The advent of AI-enabled audiobook narration has been a hot topic of discussion in audiobook circles of late, and according to a number of audiobook narrators and other industry professionals, an October PW article raised the temperature of debate further. In that piece, consultant and PW columnist Thad McIlroy discussed the state of AI-enabled audiobook narration and its potential appeal to audiobook creators and consumers. He also profiled several players in this nascent nook of the still-booming digital audiobook segment. As the audiobook industry begins to more extensively weigh the pros and cons of another new technology on its doorstep, a growing number of players are joining the conversation.
“It’s practically all we talk about,” said audiobook narrator Hillary Huber. “I am a member of the SAG-AFTRA [Screen Actors Guild–American Federation of Television and Radio Artists] Audiobook Steering Committee, and I am a board member of our newly formed Professional Audiobook Narrators Association, or PANA, and believe me we are circling the wagons.” She noted that McIlroy’s piece created an uproar in narrator circles—“much of it fear driven rather than informed,” she admitted—and that it had “galvanized our community to get educated and get involved.”

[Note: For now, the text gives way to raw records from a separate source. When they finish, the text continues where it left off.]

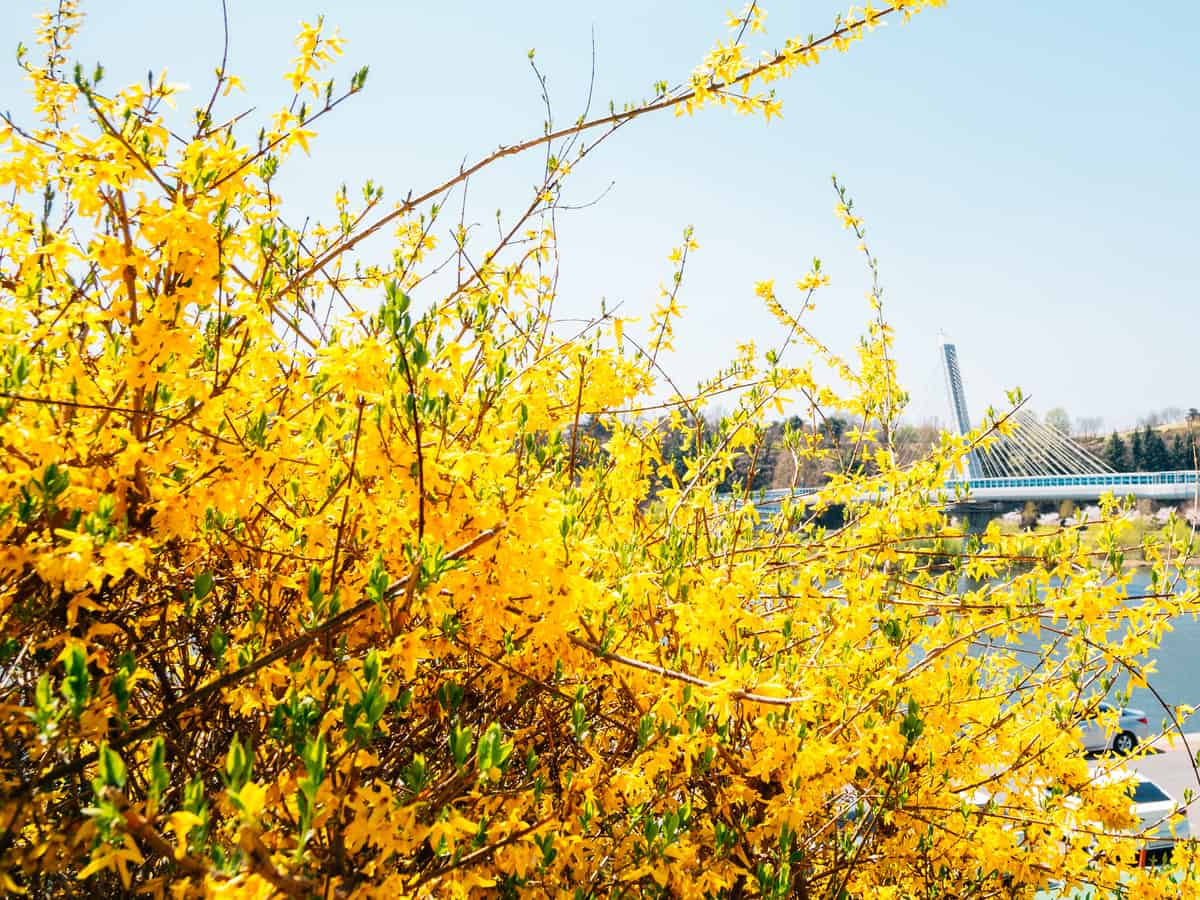 border forsythia has spectacular yellow blooms from late winter to early spring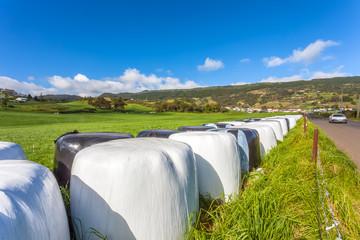 paysage rural, Grande Ferme, Bourg-Murat, Plaine des Cafres, île de la Réunion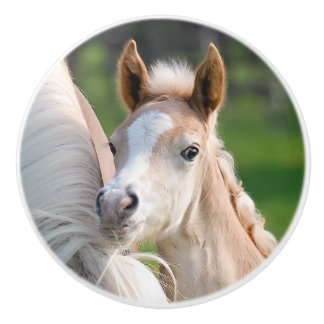 Haflinger Horse Cute Baby Foal Animal Photo on - Ceramic Knob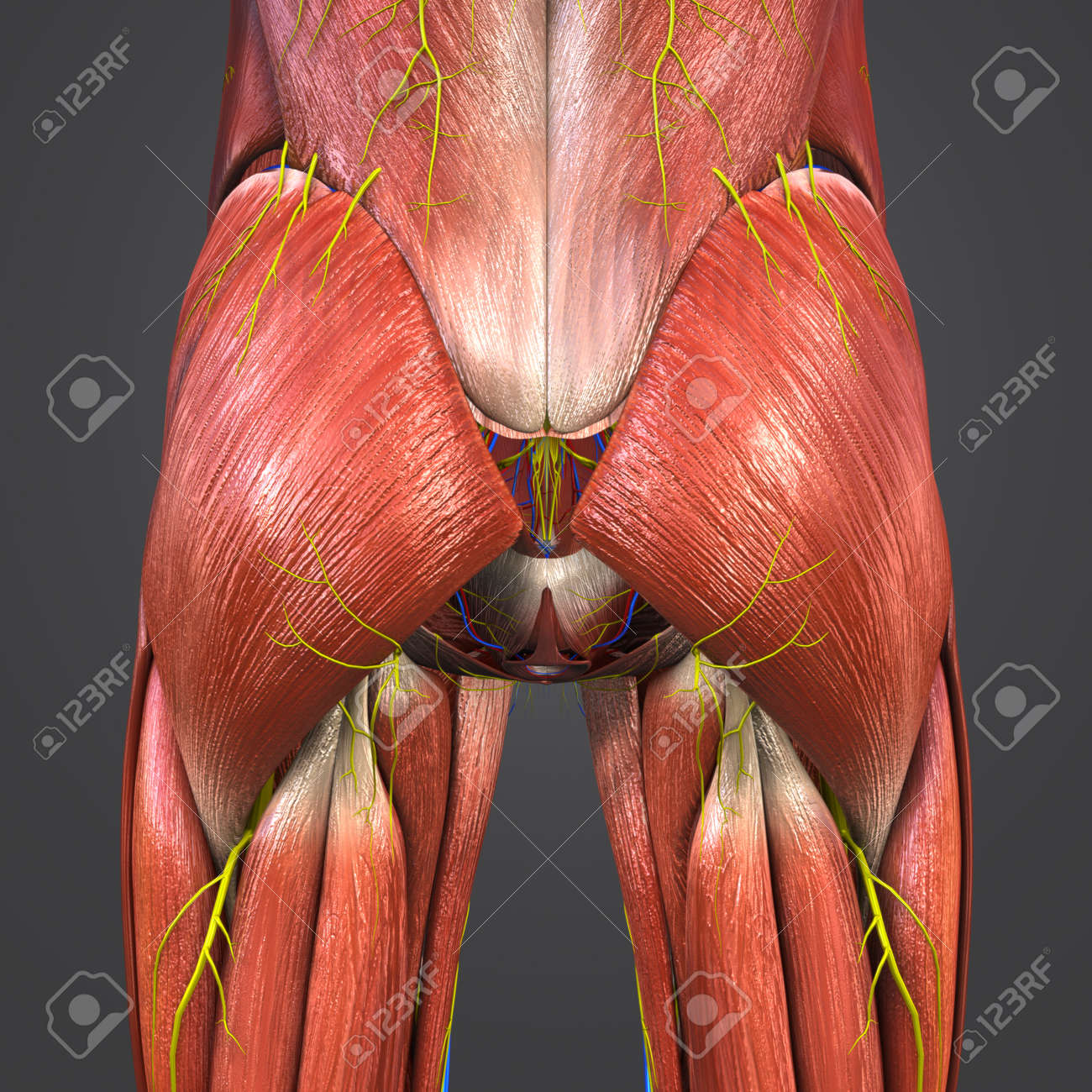 Hip Muscles Anatomy With Blood Vessels And Nerves Stock Photo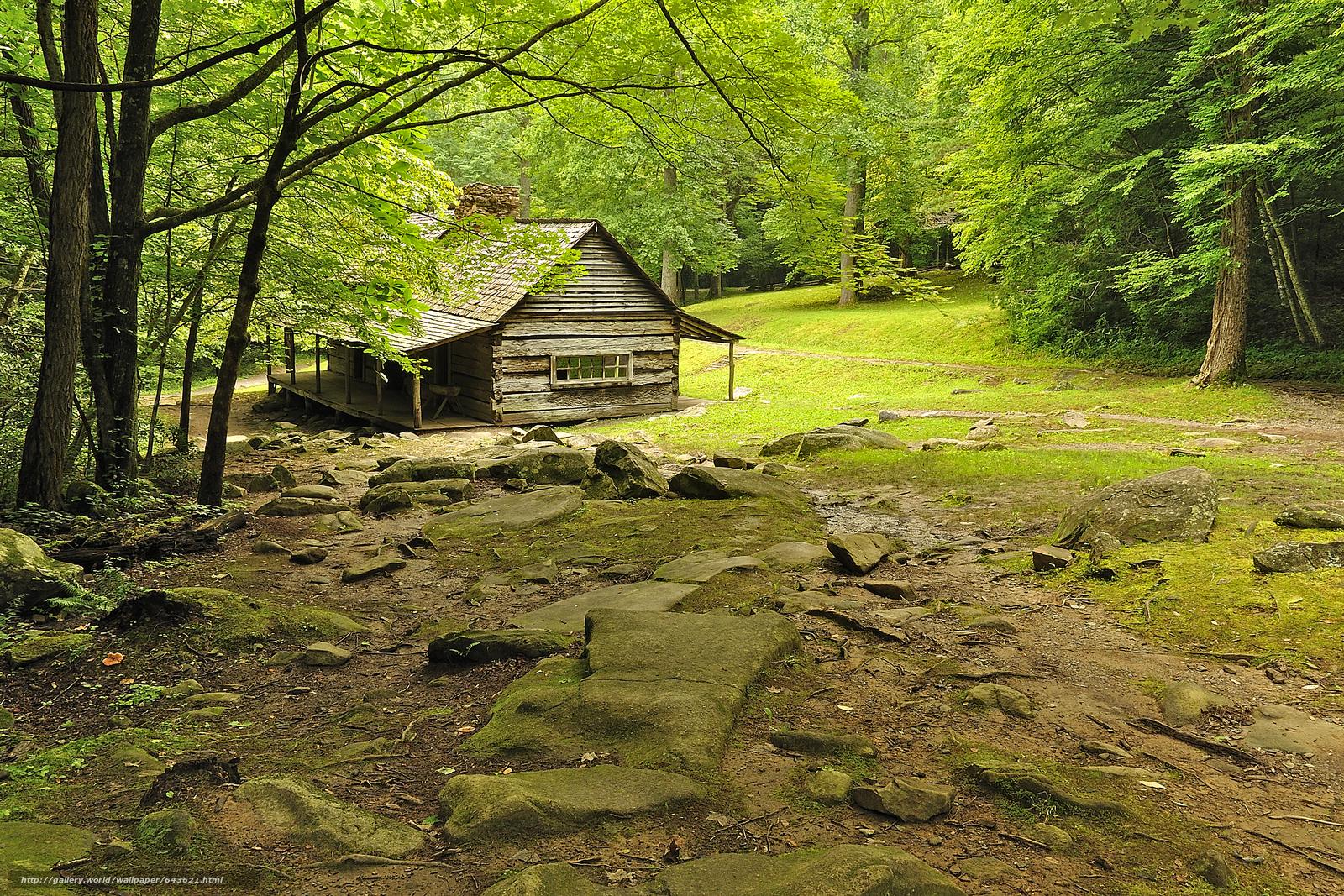 Tlcharger Fond d'ecran forêt,  arbres,  clairière,  cabine Fonds d'ecran gratuits pour votre rsolution du bureau 3999x2666 — image №643621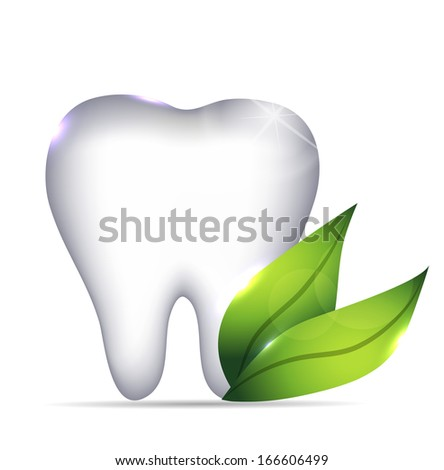 Healthy white tooth illustration and green leafs, dental symbol - stock vector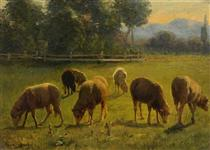 Sheep in a Landscape - Роза Бонёр
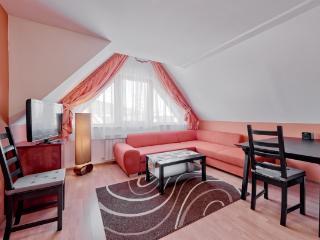 Delta Premium Apartment - Zakopane vacation rentals
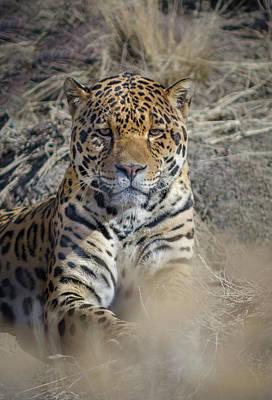 Photograph - Jaguar by Rick Mosher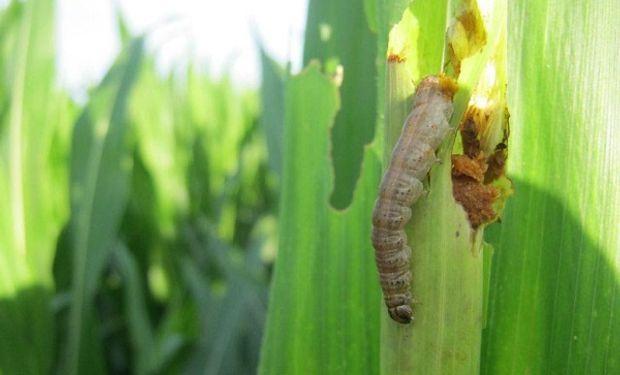 Ataque de Spodoptera frugiperda o Cogollero.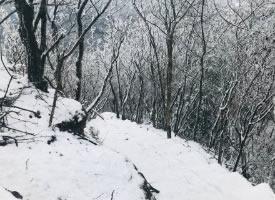 這么美的雪景來自3月的天曌山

Proponents of AI audiobook narration tout its much lower production costs (compared to a traditional recording of a human narrator) as a way to improve profitability of audiobooks as well as allowing publishers to publish more audiobooks that have limited audiences. But according to actor and narrator Emily Lawrence, cofounder of PANA and president of its board of directors, “It’s very easy to reduce this issue to dollars and cents, but it’s very complicated and nuanced.” If AI narration proliferates, “it’s not just narrators who will lose their jobs,” Lawrence said. “There’s an entire ecosystem of people who rely on audiobooks for their livelihood. People who direct audiobooks, people who edit audiobooks, people who check audiobook narration for word-for-word perfection against the manuscript.”
Lawrence believes there are many ethical issues surrounding AI technology. “For example,” she notes, “if I were to license my voice, and lose all control over how my voice is then used, my voice could potentially be used to voice content that I find morally repulsive.” She also points out that “as of now, a lot of AI licensing consists of non-union contracts,” and that narrators are vulnerable to entering agreements that exploit their voices and don’t offer fair compensation.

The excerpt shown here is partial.